MIT/CSAIL researchers add realistic sounds to silent videos, a step toward automating sound effects for movies?
“From the gentle blowing of the wind to the buzzing of laptops, at any given moment there are so many ambient sounds that aren’t related to what we’re actually looking at,” says MITPhD student Andrew Owens . “What would be really exciting is to somehow simulate sound that is less directly associated to the visuals.”
The notion of artificial sound generation has been around for sometime now, with concepts such as procedural audio, and in many ways its long overdue that the same amount of attention and computing power that is afforded to visual effects, be directed towards sound generation. CSAIL is directed by Tim Berners-Lee and is the largest research laboratory at MIT and one of the world’s most important centres of information technology research. I have found several articles which discuss this new development and have selected sections of them here :
the following is a selection from articles:
“Researchers envision future versions of similar algorithms being used to automatically produce sound effects for movies and TV shows, as well as to help robots better understand objects’ properties.

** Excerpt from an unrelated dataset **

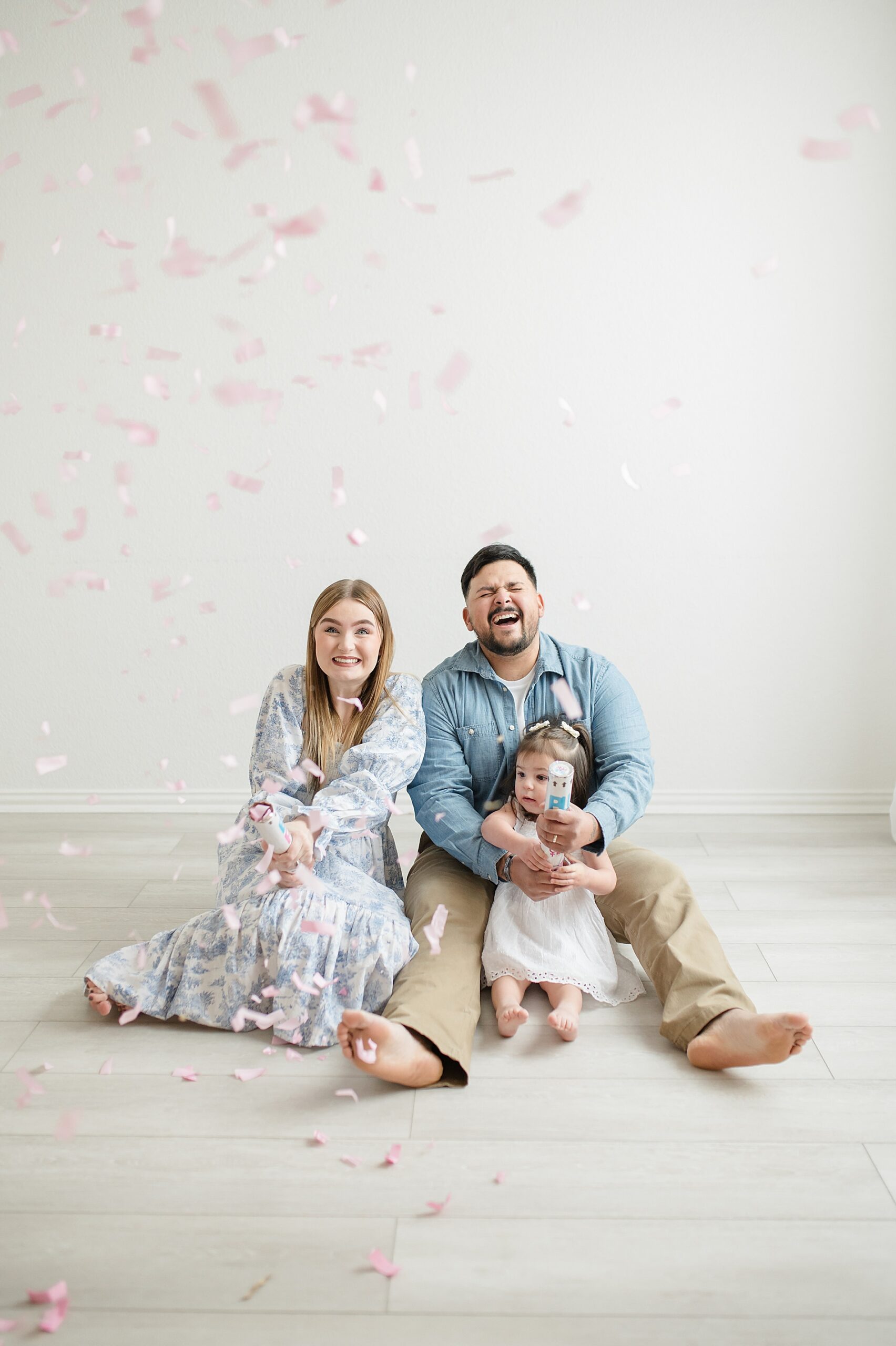 Gender reveal with popper and confetti 5 Benefits of Gender Reveal Sessions photographed by Lindsey Dutton Photography, a Dallas Maternity photographer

“When you run your finger across a wine glass, the sound it makes reflects how much liquid is in it,” says CSAIL PhD student Andrew Owens, who was lead author on an upcoming paper describing the work. “An algorithm that simulates such sounds can reveal key information about objects’ shapes and material types, as well as the force and motion of their interactions with the world.”
The team used techniques from the field of “deep learning,” which involves teaching computers to sift through huge amounts of data to find patterns on their own. Deep learning approaches are especially useful because they free computer scientists from having to hand-design algorithms and supervise their progress.
The paper’s co-authors include recent PhD graduate Phillip Isola and MIT professors Edward Adelson, Bill Freeman, Josh McDermott, and Antonio Torralba. The paper will be presented later this month at the annual conference on Computer Vision and Pattern Recognition (CVPR) in Las Vegas.
In a series of videos of drumsticks striking things — including sidewalks, grass and metal surfaces — the computer learned to pair a fitting sound effect, such as the sound of a drumstick hitting a piece of wood or of rustling leaves.
The findings are an example of the power of deep learning, a type of artificial intelligence whose application is trendy in tech circles. With deep learning, a computer system learns to recognize patterns in huge piles of data and applies what it learns in useful ways.
In this case, the researchers at MIT’s Computer Science and Artificial Intelligence Lab recorded about 1,000 videos of a drumstick scraping and hitting real-world objects. These videos were fed to the computer system, which learns what sounds are associated with various actions and surfaces. The sound of the drumstick hitting a piece of wood is different than when it disrupts a pile of leaves.
Once the computer system had all these examples, the researchers gave it silent videos of the same drumstick hitting other surfaces, and they instructed the computer system to pair an appropriate sound with the video.
To do this, the computer selects a pitch and loudness that fits what it sees in the video, and it finds an appropriate sound clip in its database to play with the video.
To demonstrate their accomplishment, the researcher then played half-second video clips for test subjects, who struggled to tell apart whether the clips included an authentic sound or one that a computer system had added artificially.
But the technology is not perfect, as MIT PhD candidate Andrew Owens, the lead author on the research, acknowledged. When the team tried longer video clips, the computer system would sometimes misfire and play a sound when the drumstick was not striking anything. Test subjects immediately knew the audio was not real.
And the researchers were able to get the computer to produce fitting sounds only when they used videos with a drumstick. Creating a computer that automatically provides the best sound effect for any video — the kind of development that could disrupt the sound-effects industry — remains out of reach for now.
Although the technology world has seen significant strides of late in artificial intelligence, there are still big differences in how humans and machines learn. Owens wants to push computer systems to learn more similarly to the way an infant learns about the world, by physically poking and prodding its environment. He sees potential for other researchers to use sound recordings and interactions with materials such as sidewalk cement as a step toward machines’ better understanding our physical world.